Once a cell and the acidic conditions that are in the endosome which has the capacity to cause two events to happen: First part which is the hemagglutinin protein fuses that has the viral envelope the vacuole’s membrane of the hemagglutinin protein, that where M2 ion can then be channel or it now allows protons to freely move through what we call the viral envelope and also acidify all the core of the virus, which can make the core to dissemble or may even make it to release the viral RNA and core proteins (Klenket al., 2008).
The viral RNA (vRNA) molecules, accessory proteins and RNA-dependent RNA polymerase are then released into the cytoplasm (Stage 2).The M2 ion channel is blocked by amantadine drugs, preventing infection (Michiels et al., 2013).
These core proteins and vRNA form a complex that is transported into the cell nucleus, where the RNA-dependent RNA polymerase begins transcribing complementary positive-sense vRNA (Steps 3a and b) (Duben et al., 2013). The vRNAeither is exported into the cytoplasm and translated (step 4) or remains in the nucleus.
Now the newly syn-thesized viral proteins can be secreted using Golgi apparatus onto cell surface (for example neuraminidase and hemagglutinin, step 5b) it can as well be moved backwards to a nucleus which will then bind the vRNA or even form a new viral genome particles (step 5a).
Also the other viral proteins can as well possess a multiple actions through the host cell, this also includes degrading of the cellular mRNA by using a released nucleotides meant for the vRNA synthesis and also inhibiting translation of host-cell mRNAs (Brankston et al., 2007).
There are negative-sense in the vRNAs that forms a genomes of future viruses, RNA-dependent RNA polymerase, and other viral proteins are assembled into a virion. The Hema-gglutinin as well as the neuraminidase molecules muster to a bulge seen the cell membrane. In most cases vRNA which has a viral core proteins most times leave the nucleus and enter this membrane protrusion (step 6).
Mature Influenzavirus may buds off mostly from the cell center into a sphere of it’s host of phospholipid membrane, then acquiring the hema-gglutinin and also the neuraminidase coupled with the membrane coat (step 7) (Dubenet al., 2011).
As was reviewed previously, these viruses adhere to cell through the hema-gglutinin; these mature viruses detach only once from their neuraminidase which has a cleaved sialic acid residues from the host cell. After the release of new influenzaviruse, the host cell dies (Call et al., 2005).
Because of the absence of RNA proofreading enzymes, the RNA-dependent RNA polymerase that copies the viral genome makes an error roughly every 10 thousand nucleotides, which is the approximate length of the influenza vRNA.
However, majority of those newly manufactured or made up Influenzavirus are known as mutants; that causes what we call antigenic drift, these are slow to change in the antigens or on the viral surface over time (Suzuki et al., 2007). A separation in the genome into eight separate segments of vRNA gives way to allowing the mixing or re-assortment of vRNAs if more than one type of influenza virus infects a single cell.

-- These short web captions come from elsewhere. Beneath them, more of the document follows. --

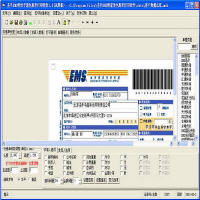 圣手EMS快递单包裹单打印软件 3.0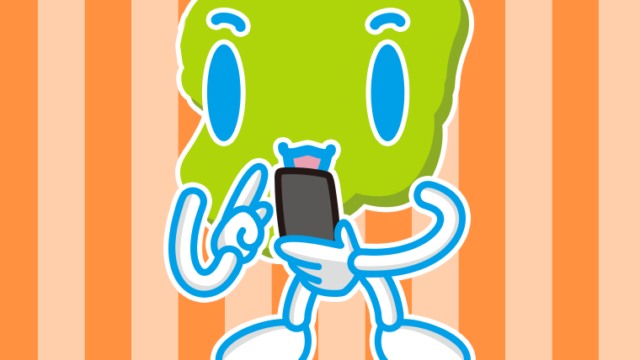 スマホを使う栃木ちゃんのイラスト【色、背景あり】PNG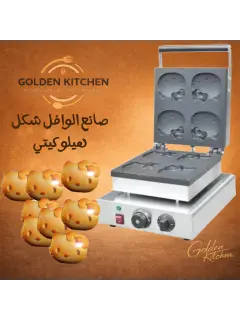 صانعة الوافل هيلو كيتي - Hello kitty waffle maker
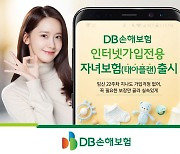 DB손보, 임신 22주차 지나도 가입되는 태아보험 선봬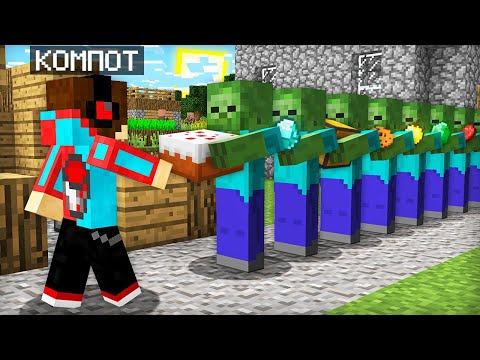 Видео: КАК ЗОМБИ ПОМОГЛИ МНЕ В МАЙНКРАФТ | Компот Minecraft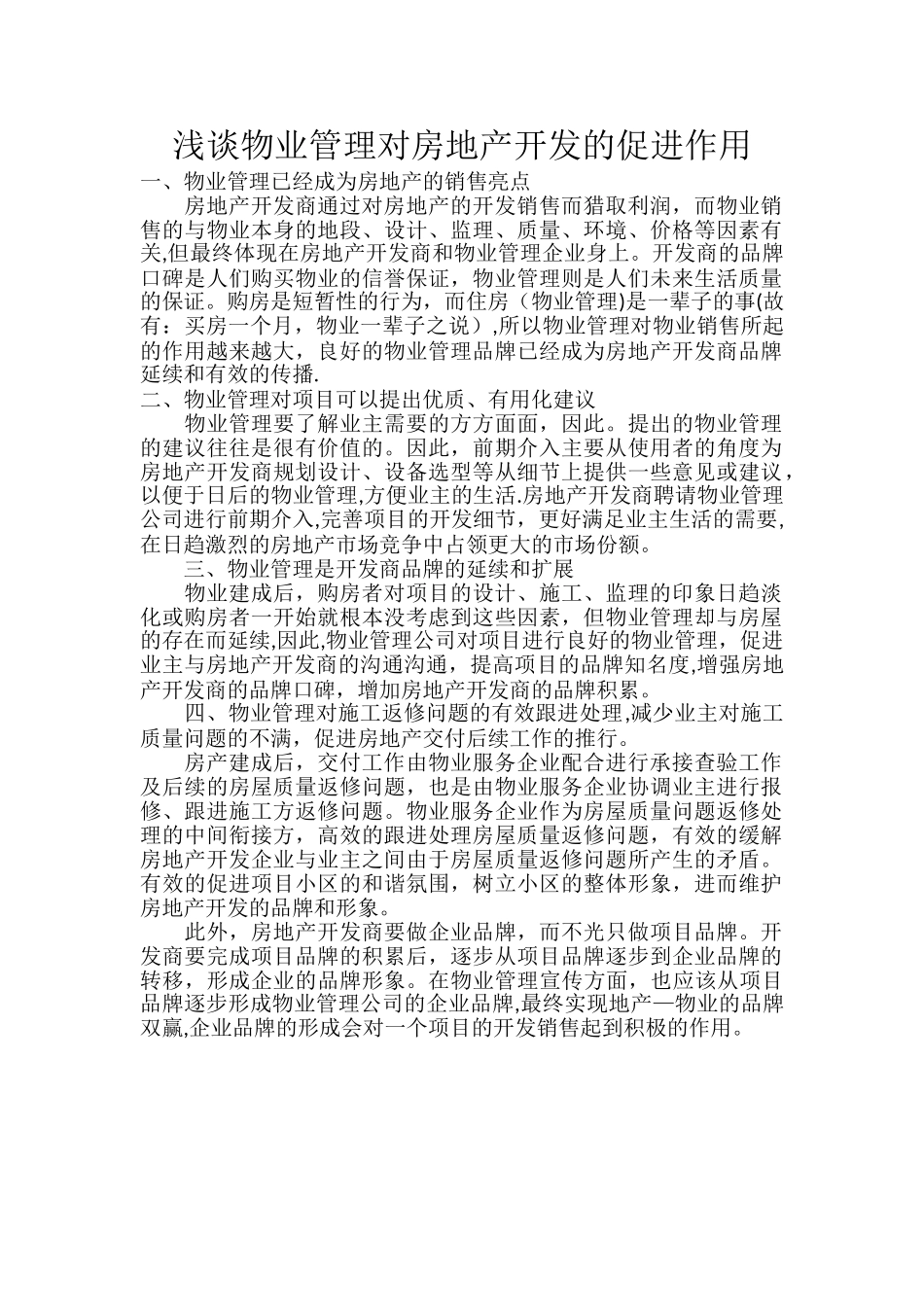浅谈物业管理对房地产开发的促进作用_第1页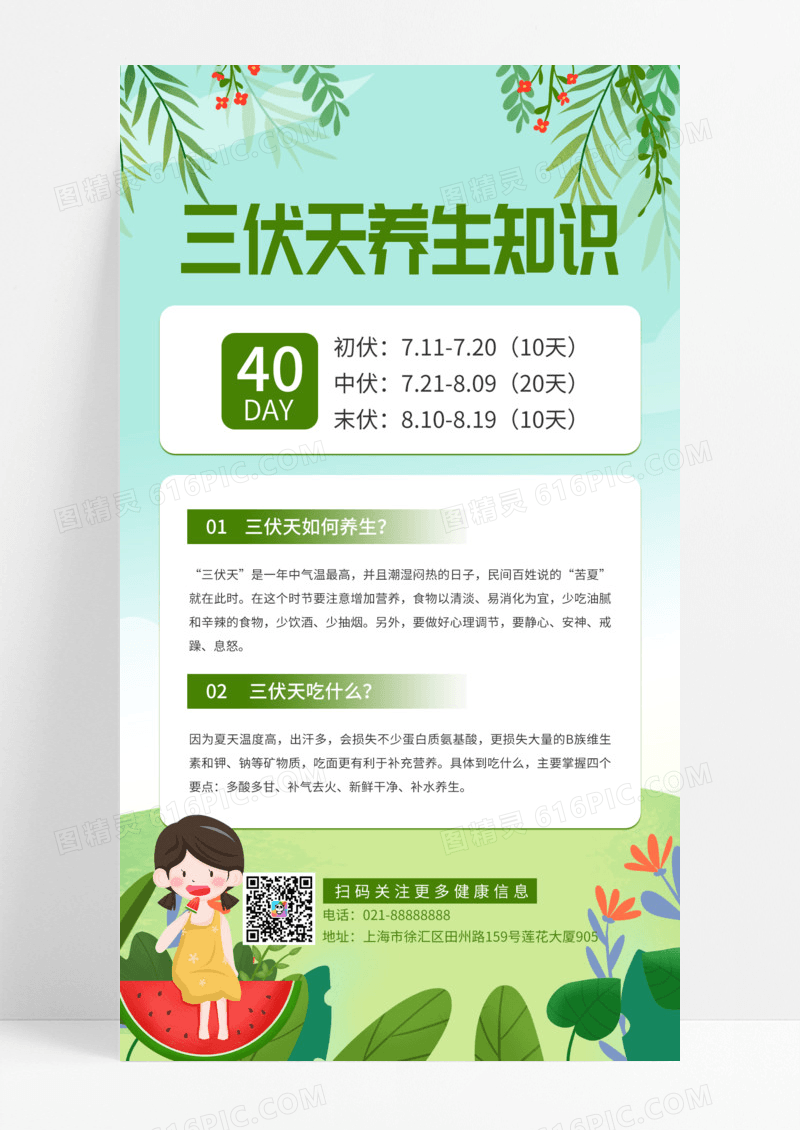 三伏天养生知识科普绿色简约风宣传手机海报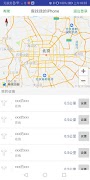 Find Thing 海报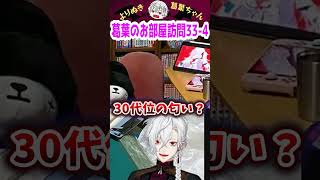 葛葉のお部屋訪問33-4 #shorts #にじさんじ #葛葉 #vtuber #切り抜き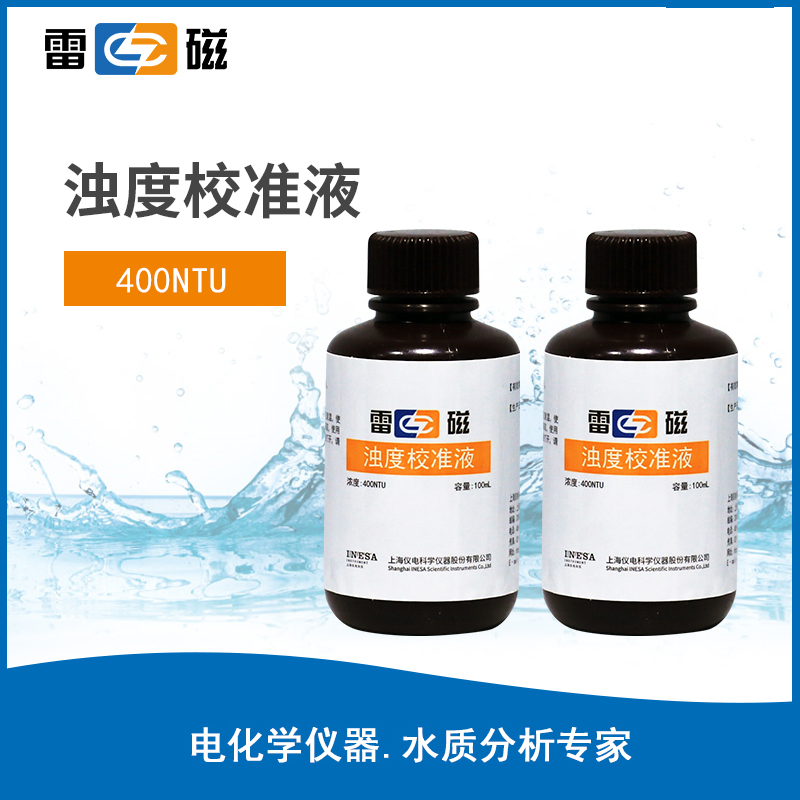 廣西實(shí)驗試劑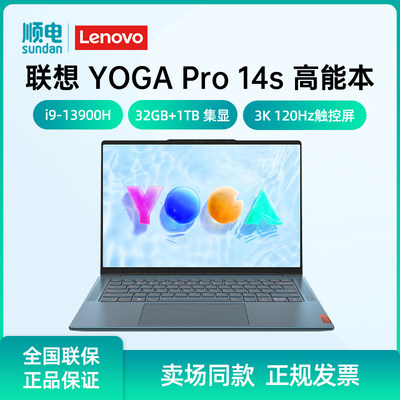 联想YOGAPro14s笔记本电脑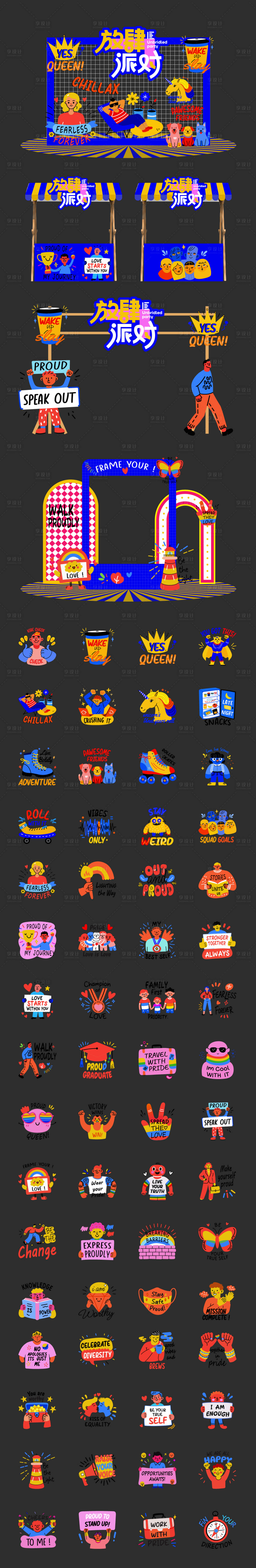 源文件下载【享设计】搜索编号：52500034657261787【趣味潮流插画贴纸美陈堆头】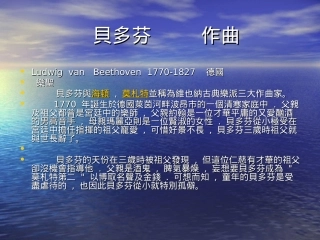 贝多芬与海顿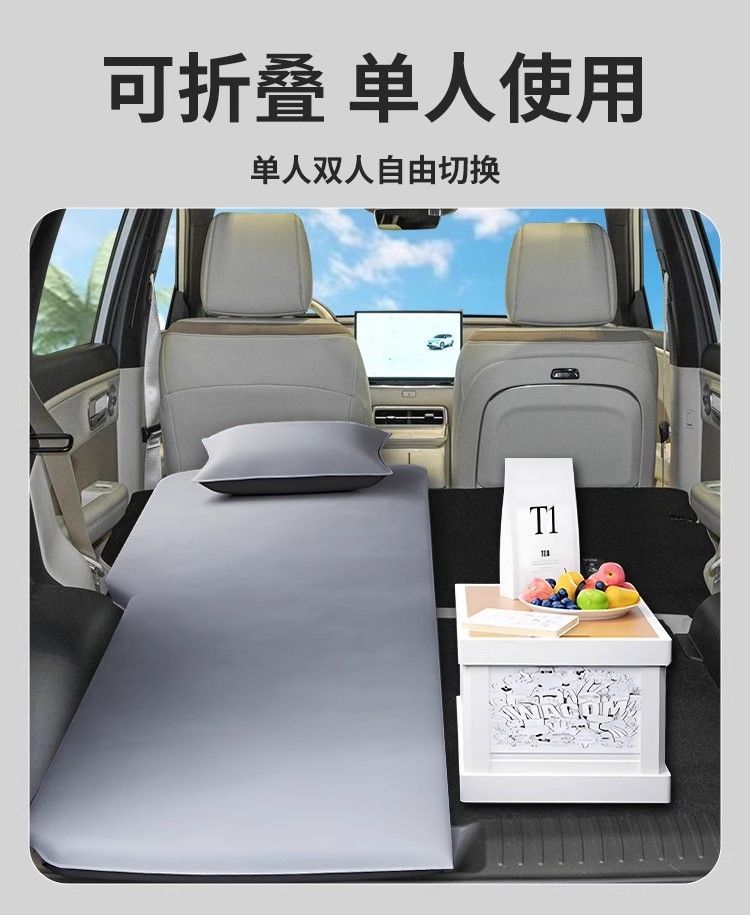 Suitable for Toyota Platinum 3X Mattress Air Bed Trunk Sleeping Pad Front Row Bed Car Inflatable Sleeping Artifact Car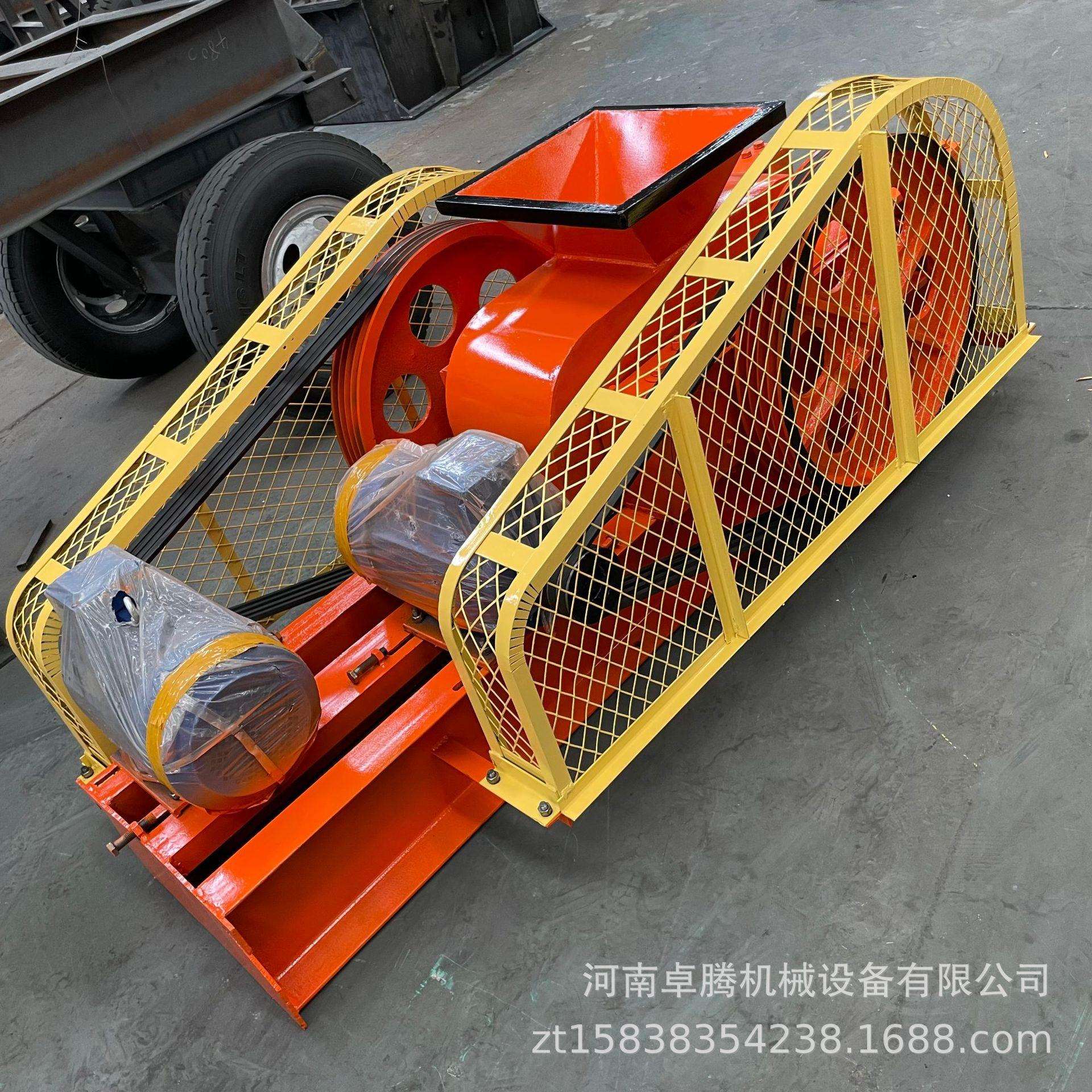 小型对辊破煤炭块机煤炭煤渣挤压对辊式制砂机高锰钢双辊式制沙机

This can result into a rapid change on the viral genetics produces in a antigenic shifts, and then a sudden change from an antigen to another antigen. These holistic changes now makes the virus to infect any new host species and then they quickly overcome its protective immunity. This is important in the emergence of pandemics, as discussed below in the section on Epidemiology (Dubenet al., 2011).